> _Prompt_: Format the entries below as a numbered list, giving each line its own number and omitting the blank lines.

-- START OF Record set --

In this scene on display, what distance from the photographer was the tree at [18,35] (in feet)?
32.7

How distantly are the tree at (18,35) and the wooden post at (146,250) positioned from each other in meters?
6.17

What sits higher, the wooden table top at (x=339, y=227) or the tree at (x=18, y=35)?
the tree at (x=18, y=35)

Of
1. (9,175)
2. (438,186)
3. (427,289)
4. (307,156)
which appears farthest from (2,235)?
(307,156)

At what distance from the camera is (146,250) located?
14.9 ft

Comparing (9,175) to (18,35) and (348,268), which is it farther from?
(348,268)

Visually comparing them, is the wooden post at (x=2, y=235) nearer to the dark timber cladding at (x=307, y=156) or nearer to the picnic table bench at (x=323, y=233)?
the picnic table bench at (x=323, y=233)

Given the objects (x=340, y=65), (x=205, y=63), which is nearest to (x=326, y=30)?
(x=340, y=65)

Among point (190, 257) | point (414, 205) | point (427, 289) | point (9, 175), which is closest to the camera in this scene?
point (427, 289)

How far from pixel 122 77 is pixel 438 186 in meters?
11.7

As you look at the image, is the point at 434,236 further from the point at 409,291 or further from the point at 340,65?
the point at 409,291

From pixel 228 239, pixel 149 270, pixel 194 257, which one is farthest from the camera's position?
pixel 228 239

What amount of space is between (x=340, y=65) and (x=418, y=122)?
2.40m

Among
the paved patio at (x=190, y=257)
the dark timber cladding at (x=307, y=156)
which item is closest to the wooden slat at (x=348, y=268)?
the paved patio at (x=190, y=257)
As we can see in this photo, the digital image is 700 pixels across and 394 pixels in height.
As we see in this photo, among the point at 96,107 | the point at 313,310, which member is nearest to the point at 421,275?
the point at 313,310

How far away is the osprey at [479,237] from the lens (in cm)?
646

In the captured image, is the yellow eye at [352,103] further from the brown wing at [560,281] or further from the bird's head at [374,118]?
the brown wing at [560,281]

-- END OF Record set --

> _Task solution_:
1. In this scene on display, what distance from the photographer was the tree at [18,35] (in feet)?
2. 32.7
3. How distantly are the tree at (18,35) and the wooden post at (146,250) positioned from each other in meters?
4. 6.17
5. What sits higher, the wooden table top at (x=339, y=227) or the tree at (x=18, y=35)?
6. the tree at (x=18, y=35)
7. Of
8. 1. (9,175)
9. 2. (438,186)
10. 3. (427,289)
11. 4. (307,156)
12. which appears farthest from (2,235)?
13. (307,156)
14. At what distance from the camera is (146,250) located?
15. 14.9 ft
16. Comparing (9,175) to (18,35) and (348,268), which is it farther from?
17. (348,268)
18. Visually comparing them, is the wooden post at (x=2, y=235) nearer to the dark timber cladding at (x=307, y=156) or nearer to the picnic table bench at (x=323, y=233)?
19. the picnic table bench at (x=323, y=233)
20. Given the objects (x=340, y=65), (x=205, y=63), which is nearest to (x=326, y=30)?
21. (x=340, y=65)
22. Among point (190, 257) | point (414, 205) | point (427, 289) | point (9, 175), which is closest to the camera in this scene?
23. point (427, 289)
24. How far from pixel 122 77 is pixel 438 186 in meters?
25. 11.7
26. As you look at the image, is the point at 434,236 further from the point at 409,291 or further from the point at 340,65?
27. the point at 409,291
28. From pixel 228 239, pixel 149 270, pixel 194 257, which one is farthest from the camera's position?
29. pixel 228 239
30. What amount of space is between (x=340, y=65) and (x=418, y=122)?
31. 2.40m
32. Among
33. the paved patio at (x=190, y=257)
34. the dark timber cladding at (x=307, y=156)
35. which item is closest to the wooden slat at (x=348, y=268)?
36. the paved patio at (x=190, y=257)
37. As we can see in this photo, the digital image is 700 pixels across and 394 pixels in height.
38. As we see in this photo, among the point at 96,107 | the point at 313,310, which member is nearest to the point at 421,275?
39. the point at 313,310
40. How far away is the osprey at [479,237] from the lens (in cm)?
41. 646
42. In the captured image, is the yellow eye at [352,103] further from the brown wing at [560,281] or further from the bird's head at [374,118]?
43. the brown wing at [560,281]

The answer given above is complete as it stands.